▸ The input:
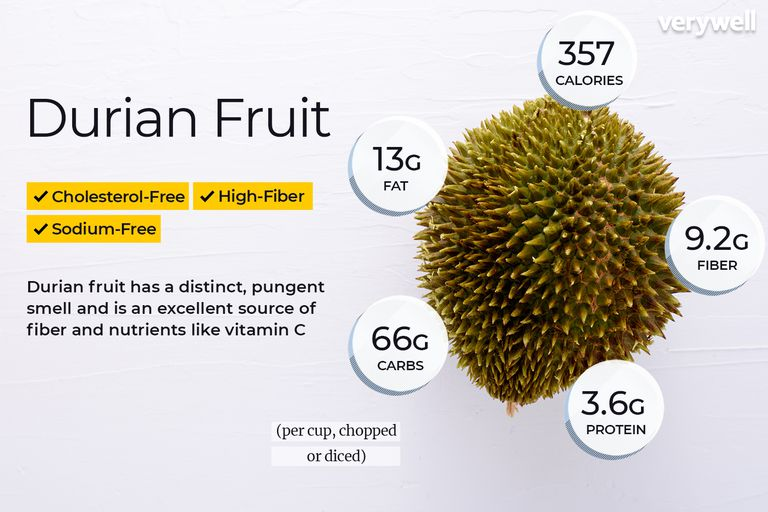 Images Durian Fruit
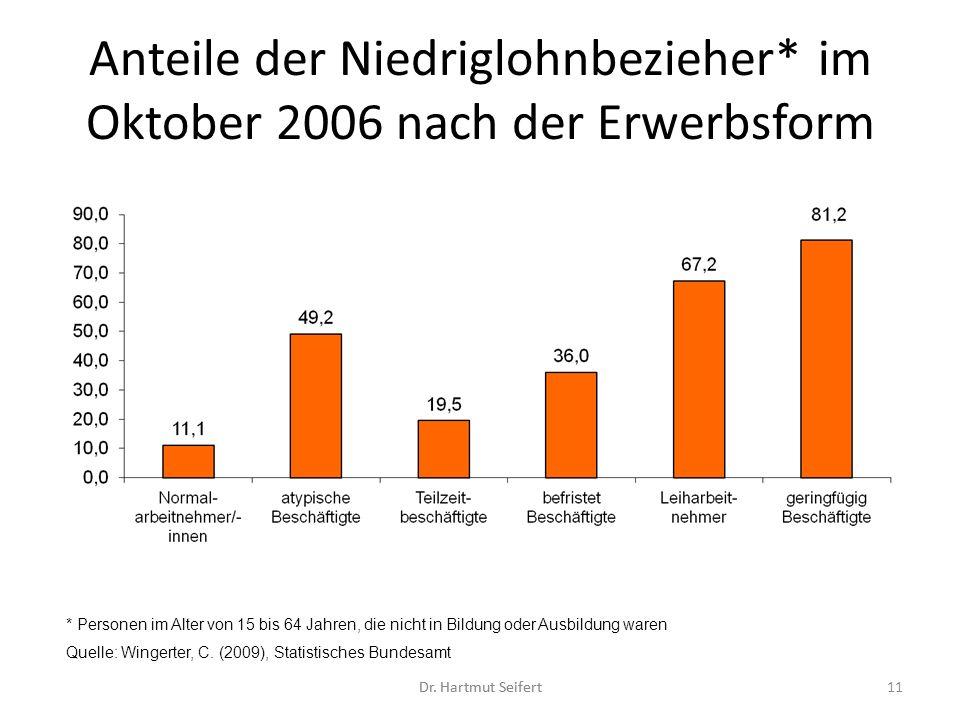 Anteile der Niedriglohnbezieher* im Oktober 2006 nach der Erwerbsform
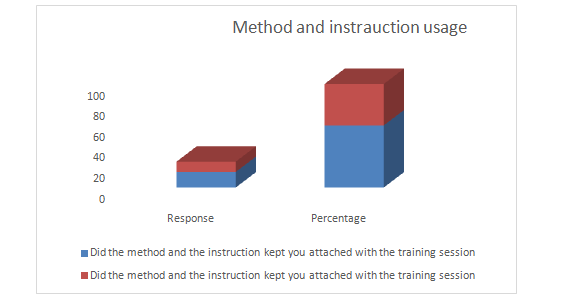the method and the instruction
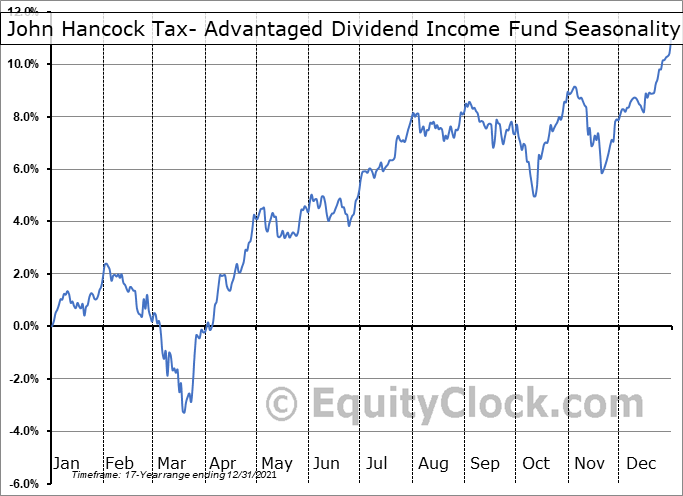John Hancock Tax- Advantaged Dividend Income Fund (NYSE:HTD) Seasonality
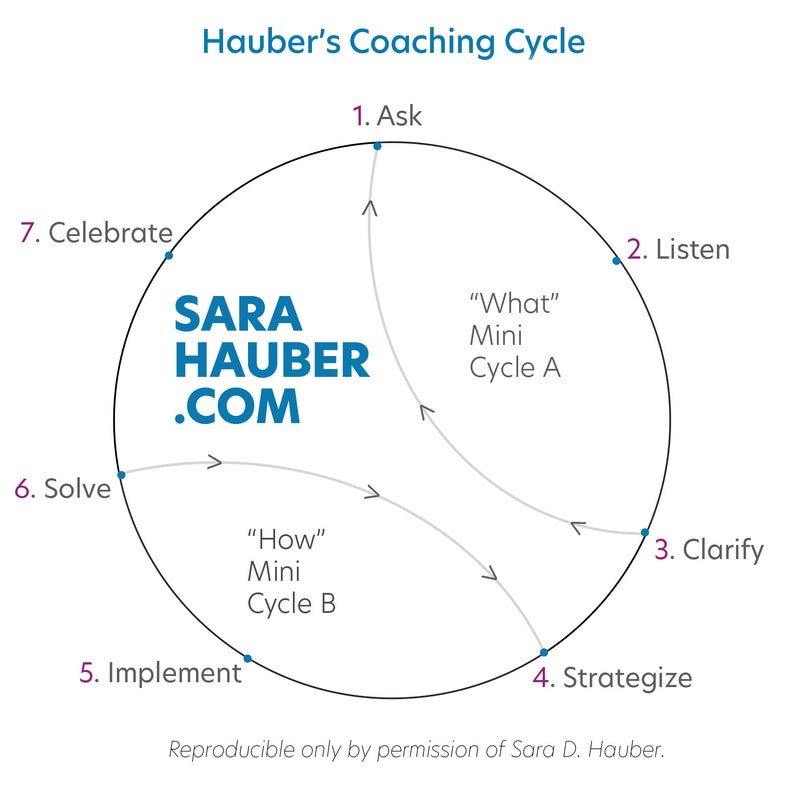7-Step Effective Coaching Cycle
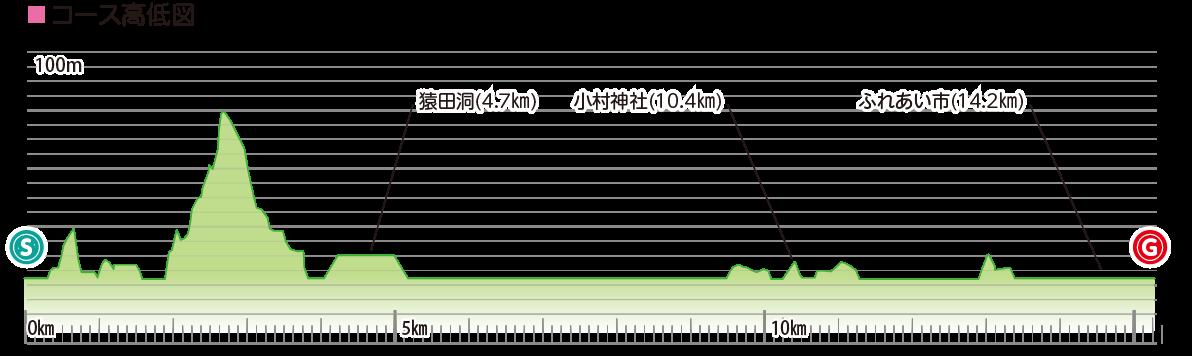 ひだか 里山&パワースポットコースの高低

==

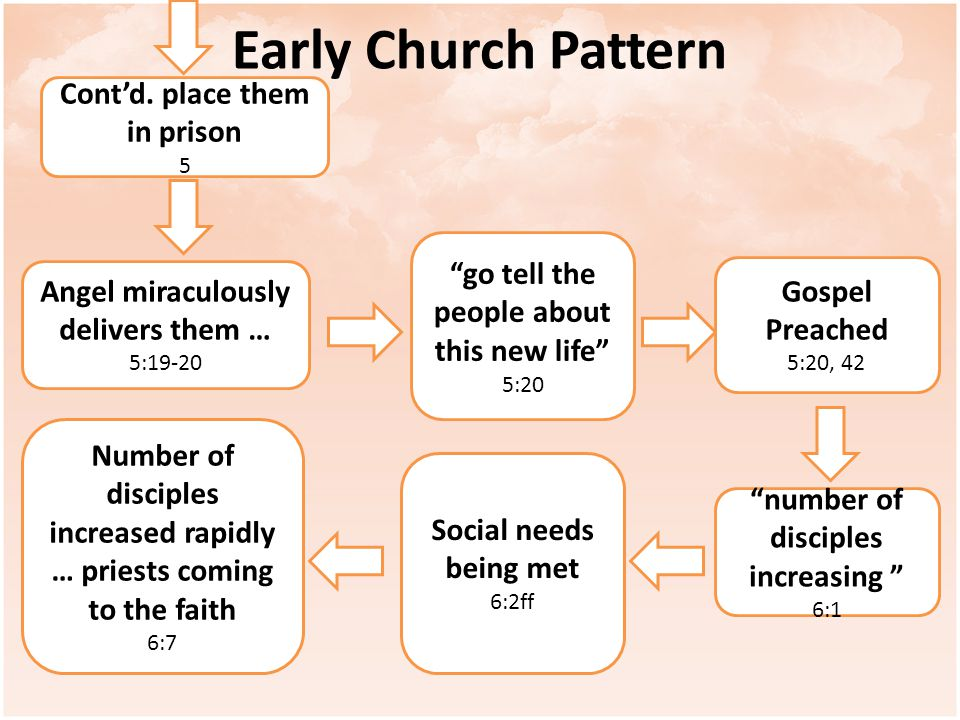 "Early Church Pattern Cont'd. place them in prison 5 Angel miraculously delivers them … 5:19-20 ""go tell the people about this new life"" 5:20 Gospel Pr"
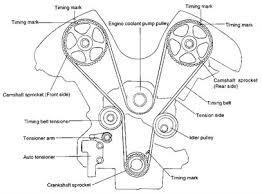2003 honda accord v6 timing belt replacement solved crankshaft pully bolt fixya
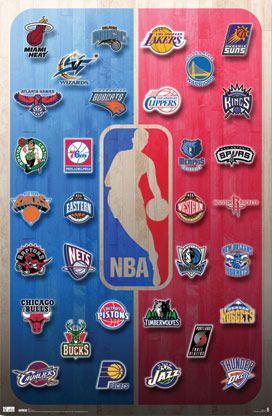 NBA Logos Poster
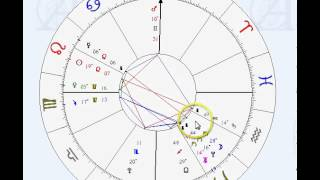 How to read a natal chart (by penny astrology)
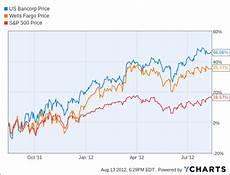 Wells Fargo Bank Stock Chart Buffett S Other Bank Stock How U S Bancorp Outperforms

▸ Task brief: With the pictures removed from your copy, retype the lines above from the one that contains "Images Durian Fruit" through the one that contains "ひだか 里山&パワースポットコースの高低", exactly.

▸ Answer to the exercise:
 Images Durian Fruit
 Anteile der Niedriglohnbezieher* im Oktober 2006 nach der Erwerbsform
the method and the instruction
John Hancock Tax- Advantaged Dividend Income Fund (NYSE:HTD) Seasonality
7-Step Effective Coaching Cycle
 ひだか 里山&パワースポットコースの高低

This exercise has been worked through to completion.